Shuttlecock Boys is quintessentially a film that seeks to answer a personal question of choosing dreams over life’s lemons. “It’s about four guys, one of them is preparing for CA examinations, one is working in a call centre, one is a cook and the other is a credit card salesman. What binds them together is a game of badminton they play every night on the street, until they decide to start something together. The film is about the trials and tribulations and the relationship that evolves between the four,” says Hemant who has directed the film.

Hemant says that the biggest challenge he faced while making the film was putting together money for the film. Made on a shoestring budget of Rs.35 lakhs — money that came from personal savings, friends and friends of friends — the debut into film-making has been a pleasant one for the duo; never mind the glitches. The film was shot on more than 18 locations in a span of 22 days.

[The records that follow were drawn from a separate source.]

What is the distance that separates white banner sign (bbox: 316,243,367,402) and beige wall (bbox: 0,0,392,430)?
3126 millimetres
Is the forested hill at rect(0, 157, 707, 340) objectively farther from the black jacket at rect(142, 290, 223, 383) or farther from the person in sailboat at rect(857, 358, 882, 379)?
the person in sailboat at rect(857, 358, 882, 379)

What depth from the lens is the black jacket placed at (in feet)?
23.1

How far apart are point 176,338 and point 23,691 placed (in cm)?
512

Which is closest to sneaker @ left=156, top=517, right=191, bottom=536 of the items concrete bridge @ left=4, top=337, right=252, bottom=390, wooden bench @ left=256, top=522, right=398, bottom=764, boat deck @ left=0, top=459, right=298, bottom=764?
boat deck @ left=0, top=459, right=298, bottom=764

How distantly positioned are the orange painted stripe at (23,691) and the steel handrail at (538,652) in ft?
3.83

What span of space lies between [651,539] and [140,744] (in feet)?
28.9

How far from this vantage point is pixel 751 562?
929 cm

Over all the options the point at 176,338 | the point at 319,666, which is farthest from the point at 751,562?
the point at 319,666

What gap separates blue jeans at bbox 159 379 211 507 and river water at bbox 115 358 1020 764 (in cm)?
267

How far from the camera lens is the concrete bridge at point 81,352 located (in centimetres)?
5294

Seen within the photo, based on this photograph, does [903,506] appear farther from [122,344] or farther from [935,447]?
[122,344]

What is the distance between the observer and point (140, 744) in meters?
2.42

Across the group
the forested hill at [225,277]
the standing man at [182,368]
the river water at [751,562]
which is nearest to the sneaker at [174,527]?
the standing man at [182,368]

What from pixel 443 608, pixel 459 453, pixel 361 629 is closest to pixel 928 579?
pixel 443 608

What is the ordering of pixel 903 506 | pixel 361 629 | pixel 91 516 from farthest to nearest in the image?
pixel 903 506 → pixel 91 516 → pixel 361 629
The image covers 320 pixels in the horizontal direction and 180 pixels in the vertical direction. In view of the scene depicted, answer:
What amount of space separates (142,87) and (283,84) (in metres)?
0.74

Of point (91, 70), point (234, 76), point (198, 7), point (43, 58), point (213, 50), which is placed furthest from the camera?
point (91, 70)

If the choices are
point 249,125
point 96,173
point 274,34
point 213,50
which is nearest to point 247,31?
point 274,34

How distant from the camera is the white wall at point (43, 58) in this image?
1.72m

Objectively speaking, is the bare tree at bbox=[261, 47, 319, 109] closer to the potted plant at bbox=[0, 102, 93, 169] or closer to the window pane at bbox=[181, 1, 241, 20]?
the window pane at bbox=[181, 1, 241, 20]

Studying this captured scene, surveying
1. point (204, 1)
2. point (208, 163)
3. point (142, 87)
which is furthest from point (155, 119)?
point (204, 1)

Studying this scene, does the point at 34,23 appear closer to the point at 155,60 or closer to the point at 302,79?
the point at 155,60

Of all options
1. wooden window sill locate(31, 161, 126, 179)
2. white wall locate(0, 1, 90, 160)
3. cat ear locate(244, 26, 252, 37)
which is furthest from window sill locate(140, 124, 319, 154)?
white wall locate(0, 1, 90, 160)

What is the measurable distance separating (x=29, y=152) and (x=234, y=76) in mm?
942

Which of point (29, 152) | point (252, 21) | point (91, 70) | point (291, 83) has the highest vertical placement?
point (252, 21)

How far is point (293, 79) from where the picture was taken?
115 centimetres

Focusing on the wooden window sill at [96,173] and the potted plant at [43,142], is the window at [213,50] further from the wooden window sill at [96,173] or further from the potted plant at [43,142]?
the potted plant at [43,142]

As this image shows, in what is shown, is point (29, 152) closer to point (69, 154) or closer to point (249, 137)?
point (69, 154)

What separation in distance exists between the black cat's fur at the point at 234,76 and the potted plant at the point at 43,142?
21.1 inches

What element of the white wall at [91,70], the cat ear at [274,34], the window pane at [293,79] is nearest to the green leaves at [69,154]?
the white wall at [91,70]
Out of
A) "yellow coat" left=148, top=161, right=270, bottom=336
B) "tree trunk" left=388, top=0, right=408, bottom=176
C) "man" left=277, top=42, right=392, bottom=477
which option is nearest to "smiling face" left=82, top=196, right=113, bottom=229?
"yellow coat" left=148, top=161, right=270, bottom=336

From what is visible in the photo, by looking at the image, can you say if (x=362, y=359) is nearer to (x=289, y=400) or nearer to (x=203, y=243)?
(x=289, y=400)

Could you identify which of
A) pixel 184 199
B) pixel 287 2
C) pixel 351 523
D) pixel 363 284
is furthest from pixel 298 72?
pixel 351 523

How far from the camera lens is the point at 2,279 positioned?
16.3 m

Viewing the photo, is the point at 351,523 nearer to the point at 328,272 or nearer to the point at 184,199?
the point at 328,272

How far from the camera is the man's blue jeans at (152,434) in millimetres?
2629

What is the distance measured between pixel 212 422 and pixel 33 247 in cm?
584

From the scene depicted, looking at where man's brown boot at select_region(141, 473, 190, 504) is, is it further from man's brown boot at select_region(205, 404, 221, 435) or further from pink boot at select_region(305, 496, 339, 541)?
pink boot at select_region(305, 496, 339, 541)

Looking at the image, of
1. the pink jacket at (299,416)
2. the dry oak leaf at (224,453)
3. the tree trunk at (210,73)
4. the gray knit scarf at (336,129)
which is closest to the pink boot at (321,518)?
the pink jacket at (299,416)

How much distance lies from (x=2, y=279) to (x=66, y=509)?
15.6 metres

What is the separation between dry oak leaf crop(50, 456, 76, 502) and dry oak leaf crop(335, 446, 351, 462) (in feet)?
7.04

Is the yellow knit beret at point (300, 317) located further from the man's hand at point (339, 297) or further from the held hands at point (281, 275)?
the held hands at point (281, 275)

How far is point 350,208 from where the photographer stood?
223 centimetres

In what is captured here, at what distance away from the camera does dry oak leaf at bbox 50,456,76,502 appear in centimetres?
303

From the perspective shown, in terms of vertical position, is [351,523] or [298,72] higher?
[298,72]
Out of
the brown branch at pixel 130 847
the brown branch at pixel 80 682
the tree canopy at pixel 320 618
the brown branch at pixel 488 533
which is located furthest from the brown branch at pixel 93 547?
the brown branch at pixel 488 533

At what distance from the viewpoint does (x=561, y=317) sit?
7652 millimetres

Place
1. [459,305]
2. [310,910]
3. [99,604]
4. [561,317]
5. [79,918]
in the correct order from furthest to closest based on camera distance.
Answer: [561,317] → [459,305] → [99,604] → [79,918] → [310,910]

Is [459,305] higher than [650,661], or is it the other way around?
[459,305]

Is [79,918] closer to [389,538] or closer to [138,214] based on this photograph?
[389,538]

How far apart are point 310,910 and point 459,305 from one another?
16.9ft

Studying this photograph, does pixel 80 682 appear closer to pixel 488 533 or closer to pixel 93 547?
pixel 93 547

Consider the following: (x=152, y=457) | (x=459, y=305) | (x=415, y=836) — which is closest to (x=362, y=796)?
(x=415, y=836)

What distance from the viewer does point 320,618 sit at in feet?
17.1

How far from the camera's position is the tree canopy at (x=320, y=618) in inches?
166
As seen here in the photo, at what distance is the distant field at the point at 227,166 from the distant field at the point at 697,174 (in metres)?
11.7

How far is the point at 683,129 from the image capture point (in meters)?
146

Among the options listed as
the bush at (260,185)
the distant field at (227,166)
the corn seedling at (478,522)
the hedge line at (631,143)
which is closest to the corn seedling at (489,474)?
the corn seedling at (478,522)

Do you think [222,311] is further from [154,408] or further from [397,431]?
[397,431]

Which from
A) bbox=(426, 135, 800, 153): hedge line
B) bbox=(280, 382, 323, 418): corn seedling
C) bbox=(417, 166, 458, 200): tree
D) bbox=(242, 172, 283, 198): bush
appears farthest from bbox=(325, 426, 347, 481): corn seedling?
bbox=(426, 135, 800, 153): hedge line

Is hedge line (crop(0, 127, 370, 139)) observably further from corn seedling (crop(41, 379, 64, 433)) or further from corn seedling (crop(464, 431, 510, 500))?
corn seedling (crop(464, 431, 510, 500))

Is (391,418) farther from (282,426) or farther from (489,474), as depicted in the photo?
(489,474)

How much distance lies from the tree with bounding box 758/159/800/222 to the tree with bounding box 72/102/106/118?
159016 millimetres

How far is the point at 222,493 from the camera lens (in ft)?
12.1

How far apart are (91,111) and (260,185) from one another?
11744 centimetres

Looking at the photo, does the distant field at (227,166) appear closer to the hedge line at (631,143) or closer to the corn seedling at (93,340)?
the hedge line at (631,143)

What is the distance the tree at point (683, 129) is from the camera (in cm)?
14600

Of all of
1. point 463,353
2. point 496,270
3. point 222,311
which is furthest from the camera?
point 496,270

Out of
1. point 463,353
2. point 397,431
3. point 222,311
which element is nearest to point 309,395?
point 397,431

According to Pankaj, it is an exciting time for independent filmmakers. “Some films have changed the landscape of independent cinema and budding initiatives are helping new filmmakers,” beams Pankaj. While Hemant says that independent films don’t need charity, they need more accessible platforms to exhibit.

The film was previously showcased in the Seattle South Asian Film Festival, New York, the Chicago South Asian Film Festival, Chicago, India International Film Festival, Tampa Bay, Gotham Screen International Festival, New York, and Jaipur International Film Festival, Jaipur, India. With more projects and scripts in the pipeline, Pankaj and Hemant seem upbeat about having gotten into film-making. After having knocked many doors for a release for more than one year after completing their film, the film is now releasing on August 3 in PVR under their Director’s Rare initiative.